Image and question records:
---
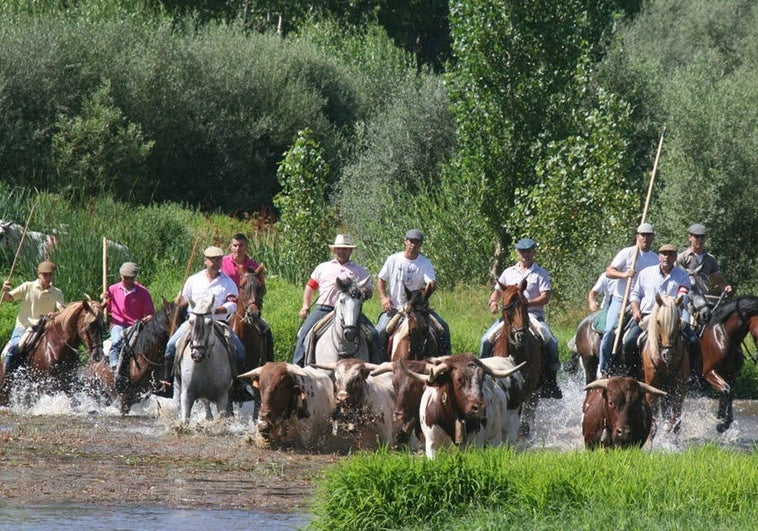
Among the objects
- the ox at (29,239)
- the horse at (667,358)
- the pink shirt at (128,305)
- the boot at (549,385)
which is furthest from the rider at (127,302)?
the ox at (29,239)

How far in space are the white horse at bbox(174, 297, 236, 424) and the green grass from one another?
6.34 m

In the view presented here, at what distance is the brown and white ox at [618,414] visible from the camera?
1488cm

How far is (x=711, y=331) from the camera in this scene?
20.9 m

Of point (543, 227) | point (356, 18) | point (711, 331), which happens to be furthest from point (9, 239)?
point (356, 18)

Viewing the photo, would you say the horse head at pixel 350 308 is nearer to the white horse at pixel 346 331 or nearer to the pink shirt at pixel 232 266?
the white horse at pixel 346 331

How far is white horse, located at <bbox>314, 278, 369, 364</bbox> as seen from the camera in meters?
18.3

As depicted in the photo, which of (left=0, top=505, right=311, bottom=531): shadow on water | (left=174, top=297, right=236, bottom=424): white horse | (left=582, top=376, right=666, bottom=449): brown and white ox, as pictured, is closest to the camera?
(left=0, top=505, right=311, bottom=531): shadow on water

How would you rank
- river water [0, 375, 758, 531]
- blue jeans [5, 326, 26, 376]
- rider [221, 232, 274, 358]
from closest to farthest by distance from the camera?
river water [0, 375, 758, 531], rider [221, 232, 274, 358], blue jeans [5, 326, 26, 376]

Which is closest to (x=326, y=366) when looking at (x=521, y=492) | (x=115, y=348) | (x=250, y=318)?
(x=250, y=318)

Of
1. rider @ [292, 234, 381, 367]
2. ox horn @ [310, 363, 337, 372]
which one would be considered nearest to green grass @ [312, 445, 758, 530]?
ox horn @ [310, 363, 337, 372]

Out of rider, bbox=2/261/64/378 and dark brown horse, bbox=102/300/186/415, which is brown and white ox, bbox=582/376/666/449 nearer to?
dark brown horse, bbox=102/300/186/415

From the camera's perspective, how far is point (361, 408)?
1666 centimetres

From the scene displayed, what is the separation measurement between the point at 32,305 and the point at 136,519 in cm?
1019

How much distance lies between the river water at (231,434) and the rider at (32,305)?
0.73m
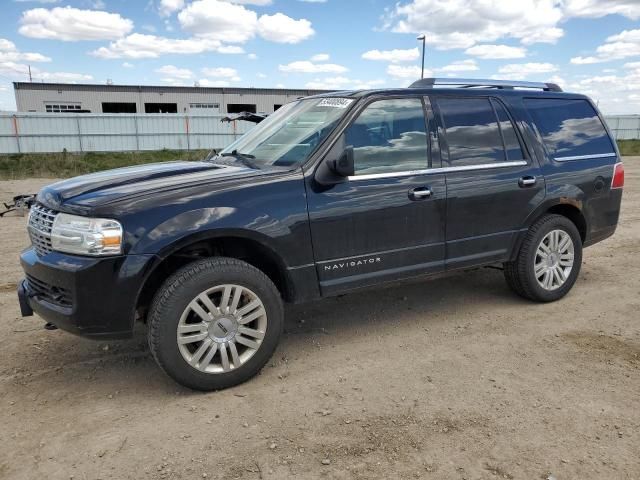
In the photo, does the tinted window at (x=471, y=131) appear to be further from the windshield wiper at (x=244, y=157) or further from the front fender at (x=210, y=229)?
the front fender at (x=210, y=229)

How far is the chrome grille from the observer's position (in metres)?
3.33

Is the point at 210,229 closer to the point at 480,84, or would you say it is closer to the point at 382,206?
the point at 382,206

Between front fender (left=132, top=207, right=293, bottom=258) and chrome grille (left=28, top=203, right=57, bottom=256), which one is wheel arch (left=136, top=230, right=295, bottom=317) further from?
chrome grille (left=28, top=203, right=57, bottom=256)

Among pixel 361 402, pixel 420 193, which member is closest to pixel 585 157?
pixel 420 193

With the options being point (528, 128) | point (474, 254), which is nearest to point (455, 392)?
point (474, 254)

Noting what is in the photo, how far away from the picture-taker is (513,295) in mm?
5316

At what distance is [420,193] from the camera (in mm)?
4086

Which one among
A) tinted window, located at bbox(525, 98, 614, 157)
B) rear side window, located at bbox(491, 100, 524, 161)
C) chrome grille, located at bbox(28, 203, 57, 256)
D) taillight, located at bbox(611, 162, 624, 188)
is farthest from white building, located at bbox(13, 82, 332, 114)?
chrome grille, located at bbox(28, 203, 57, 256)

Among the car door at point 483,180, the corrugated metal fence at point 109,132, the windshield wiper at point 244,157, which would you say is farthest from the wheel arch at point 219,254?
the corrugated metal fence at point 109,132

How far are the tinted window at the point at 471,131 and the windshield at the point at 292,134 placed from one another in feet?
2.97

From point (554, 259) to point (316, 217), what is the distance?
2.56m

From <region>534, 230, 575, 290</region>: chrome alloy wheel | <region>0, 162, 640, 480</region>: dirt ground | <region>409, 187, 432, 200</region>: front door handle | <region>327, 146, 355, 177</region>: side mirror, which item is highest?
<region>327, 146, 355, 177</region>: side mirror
---
Render the lines from the one containing "Out of rider, bbox=2/261/64/378" through the one containing "1666 centimetres" as a Markdown table with the columns Row and Line, skipping any blank lines.

- **TASK RESULT**:
| Row | Line |
|---|---|
| 1 | Out of rider, bbox=2/261/64/378 and dark brown horse, bbox=102/300/186/415, which is brown and white ox, bbox=582/376/666/449 nearer to? |
| 2 | dark brown horse, bbox=102/300/186/415 |
| 3 | From the camera's perspective, how far is point (361, 408)? |
| 4 | 1666 centimetres |